“I’m ... here,” she panted. “I’m dizzy, but I ... think I’m all right—”

The battery-powered emergency light came on. It was faint, but he saw her clinging to a bank of instruments where she’d been thrown by the collision. He moved to go to her, and found himself floating in midair. But he drifted to a side wall and worked his way to her.

She clung to him, shivering.

“I ... think,” she said unsteadily, “that we’re going to die. Aren’t we?”

“We’ll see,” he told her. “Hold on to me.”

Guided by the emergency light, he scrambled to the bank of communicator-buttons. What had been the floor was now a side wall. He climbed it and thumbed the navigation-room switch.
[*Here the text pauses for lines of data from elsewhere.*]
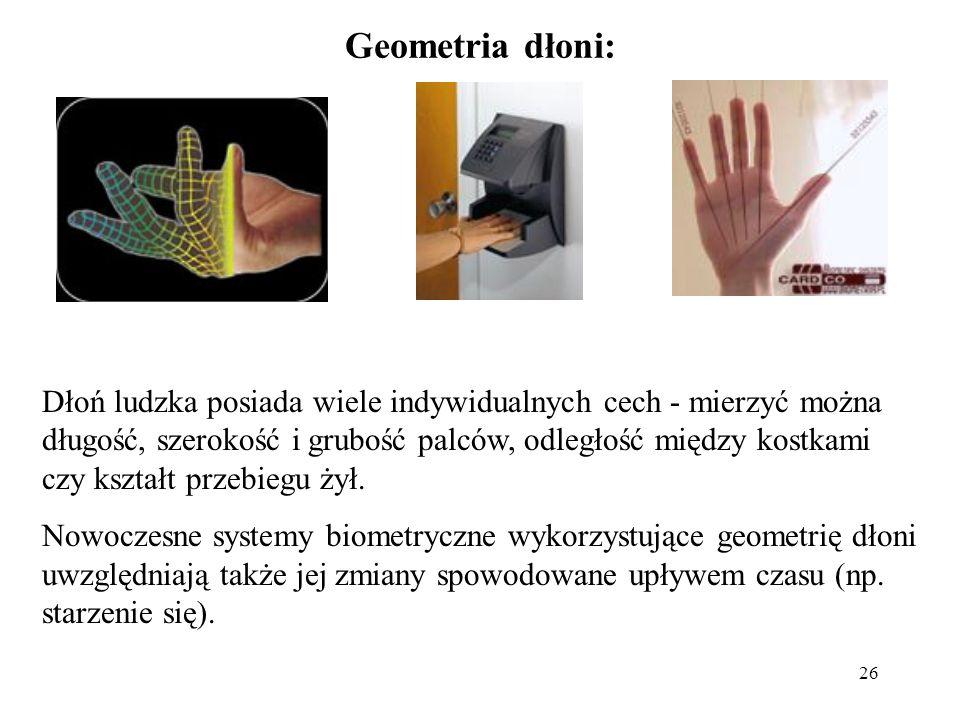 26 Geometria dłoni: Dłoń ludzka posiada wiele indywidualnych cech - mierzyć można długość, szerokość i grubość palców, odległość między kostkami czy k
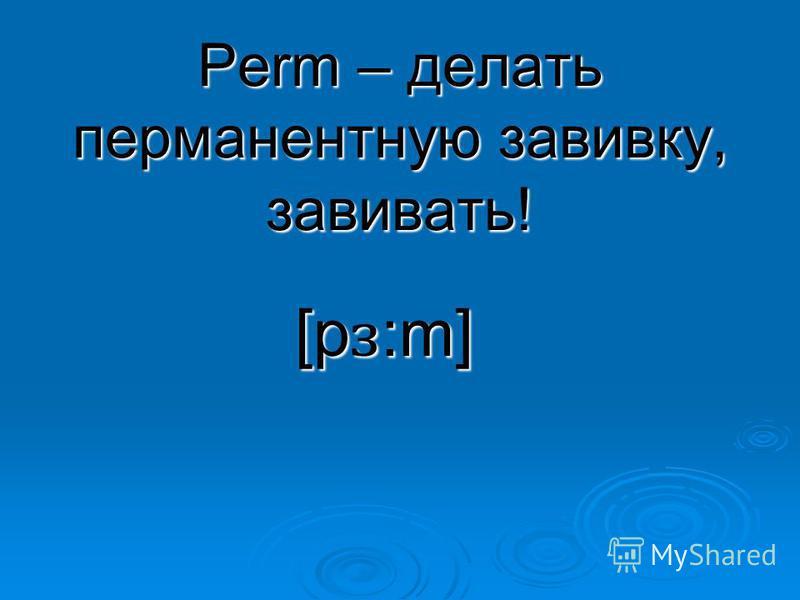 Perm – делать перманентную завивку, завивать! [p ɜ :m]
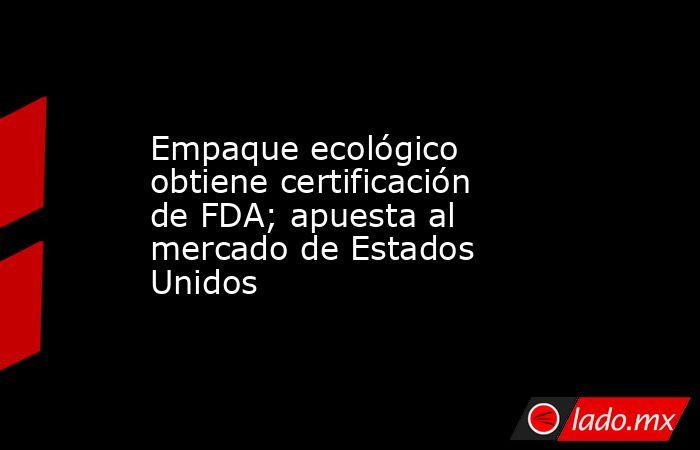 Empaque ecológico obtiene certificación de FDA; apuesta al mercado de Estados Unidos. Noticias en tiempo real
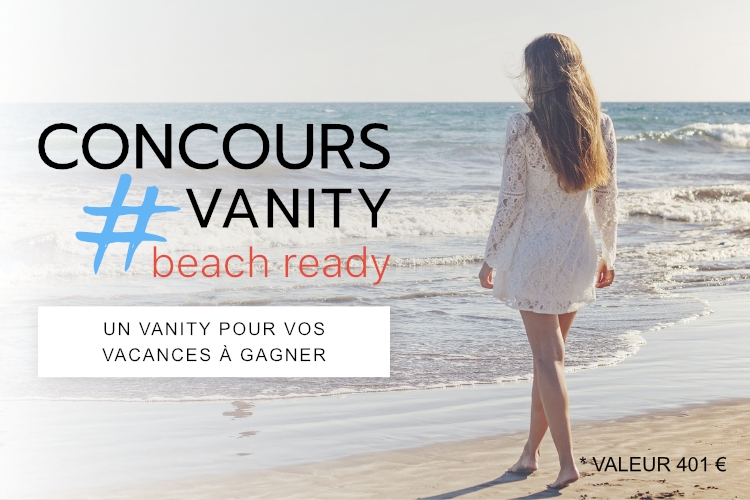 Concours : Votre Vanity Beach Ready à gagner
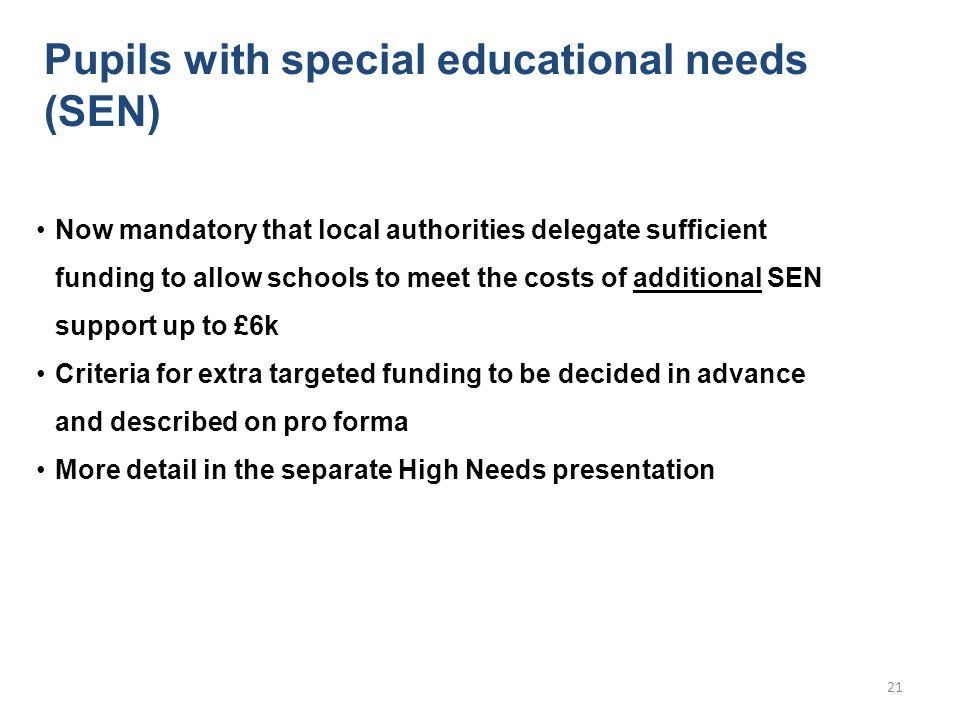 Pupils with special educational needs (SEN) Now mandatory that local authorities delegate sufficient funding to allow schools to meet the costs of additional SEN support up to £6k Criteria for extra targeted funding to be decided in advance and described on pro forma More detail in the separate High Needs presentation 21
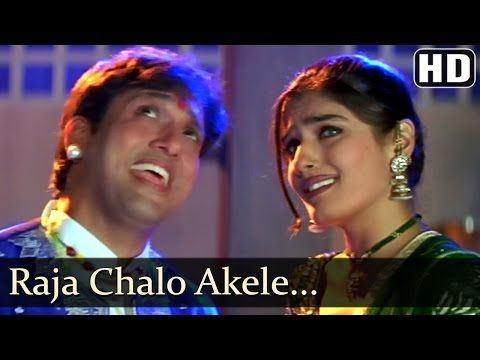 Raja Chalo Akele - Govinda - Raveena Tandon - Rajaji - Alka Yagnik - Kumar Sanu - Hindi Hit Songs - YouTube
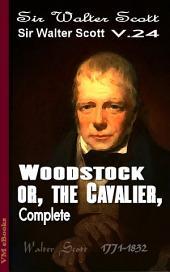 Woodstock, Complete: Scott's Works Vol.24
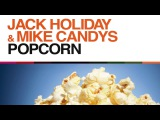 Jack Holiday &amp Mike Candys - Popcorn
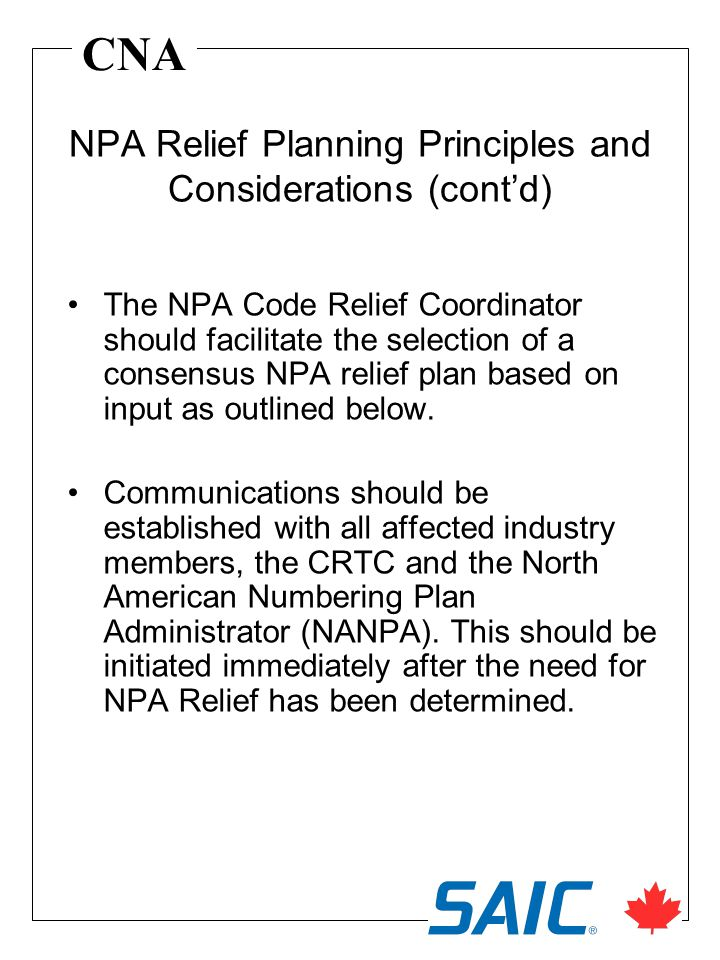 CNA The NPA Code Relief Coordinator should facilitate the selection of a consensus NPA relief plan based on input as outlined below. Communications sh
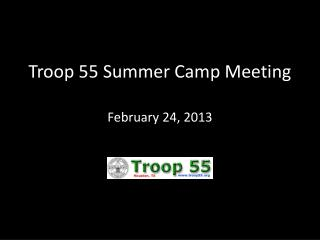 Troop 55 Summer Camp Meeting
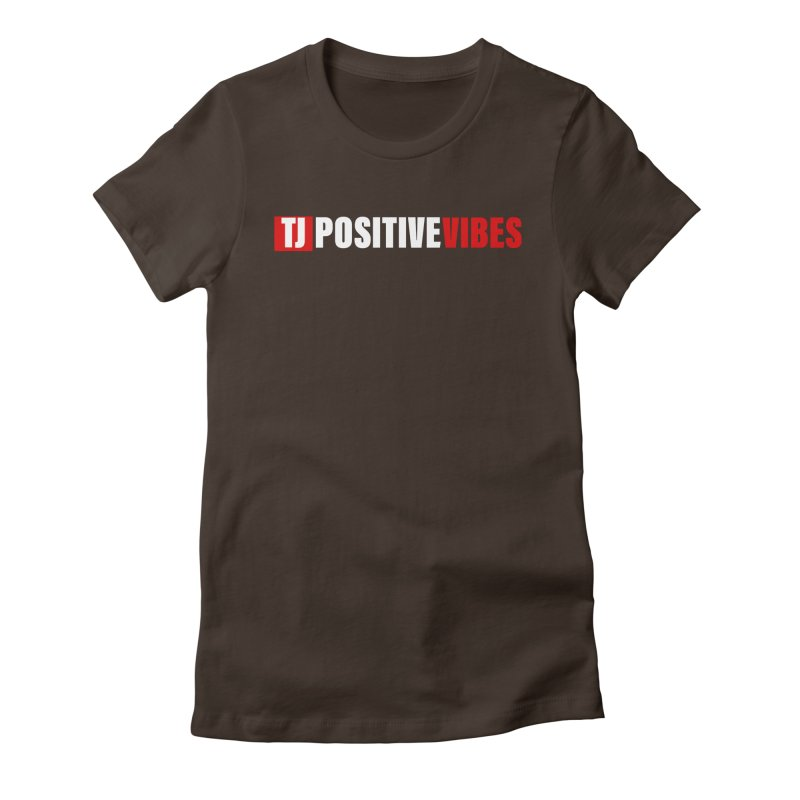 TJ Positive Vibes BOLD (Lite) Women's T-Shirt by Official Track Junkee Merchandise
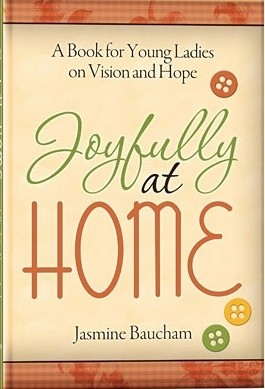 Joyfully at Home: A Book for Young Ladies on Vision and Hope  by  Jasmine Baucham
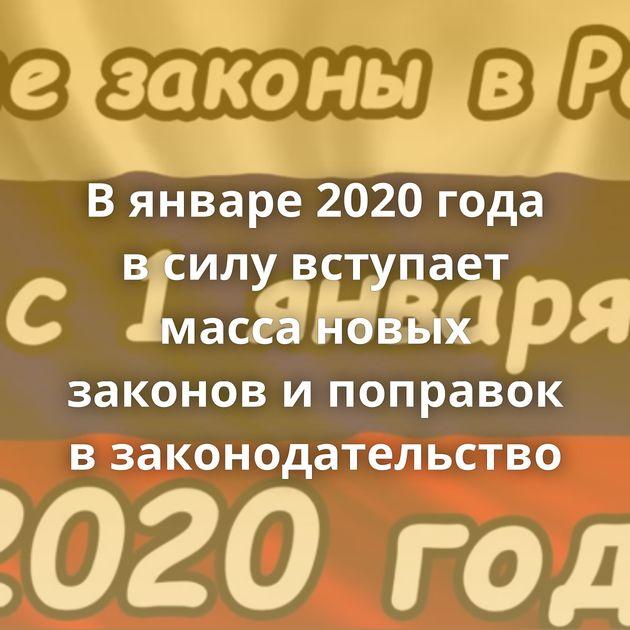 Вянваре 2020 года всилу вступает масса новых законов ипоправок взаконодательство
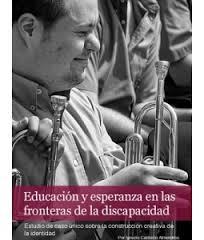 Portada publicación Educación y esperanza en las fronteras de la discapacidad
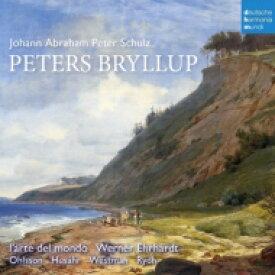 シュルツ(1747-1800) / ジングシュピール『ペーターの婚礼』全曲 エールハルト&ラルテ・デル・モンド、ヴェストマン、フッサー、他(2013 ステレオ) 輸入盤 【CD】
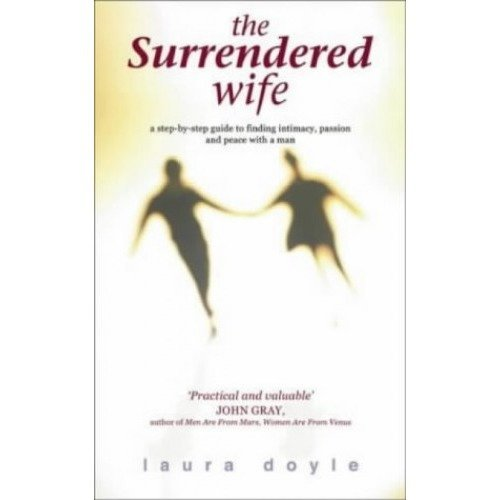 The Surrendered Wife: a Step by Step Guide to Finding Intimacy, Passion and Peace with Your Man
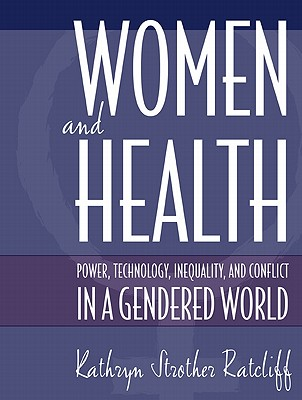 Women and Health: Power, Technology, Inequality, and Conflict in a Gendered World - Ratcliff, Kathryn Strother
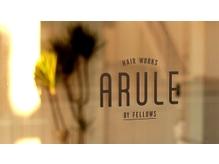 アルール バイ フェローズ(ARULE by fellows)の詳細を見る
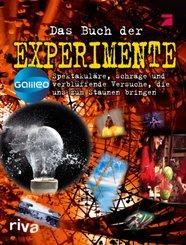 Galileo Das Buch der Experimente - Spektakuläre, schräge und verblüffende Versuche, die uns zum Staunen bringen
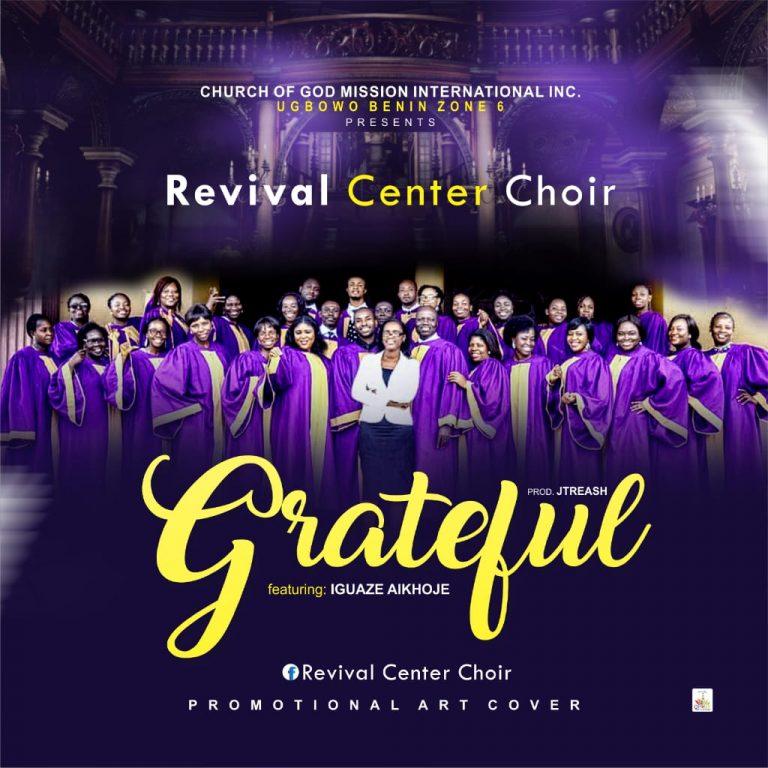 Revival Centre Choir Grateful Mp3 Download
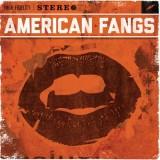 American Fangs - American Fangs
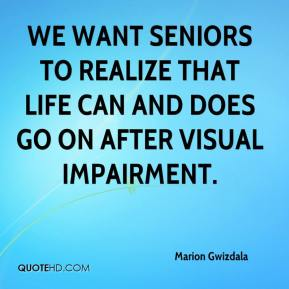Marion Gwizdala  - We want seniors to realize that life can and does go on after visual impairment.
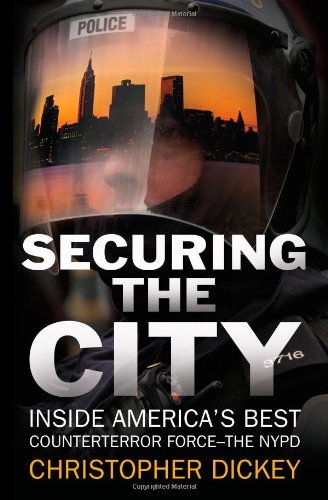 9781416552406: Securing the City: Inside America's Best Counterterror Force--The NYPD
“Radar room reporting,” he said curtly. “Power out, gravity off, no reports from outside from power failure. No great physical damage.”

He began to hear other voices. There had never been an actual space-collision in the memory of man, but reports came crisply, and the cut-in speakers in the radar room repeated them. Ship-gravity was out all over the ship. Emergency lights were functioning, and were all the lights there were. There was a slight, unexplained gravity-drift toward what had been the ship’s port side. But damage-control reported no loss of pressure in the Niccola’s inner hull, though four areas between inner and outer hulls had lost air pressure to space.

Mr. Baird,” rasped the skipper. “We’re blind! Forget everything else and give us eyes to see with!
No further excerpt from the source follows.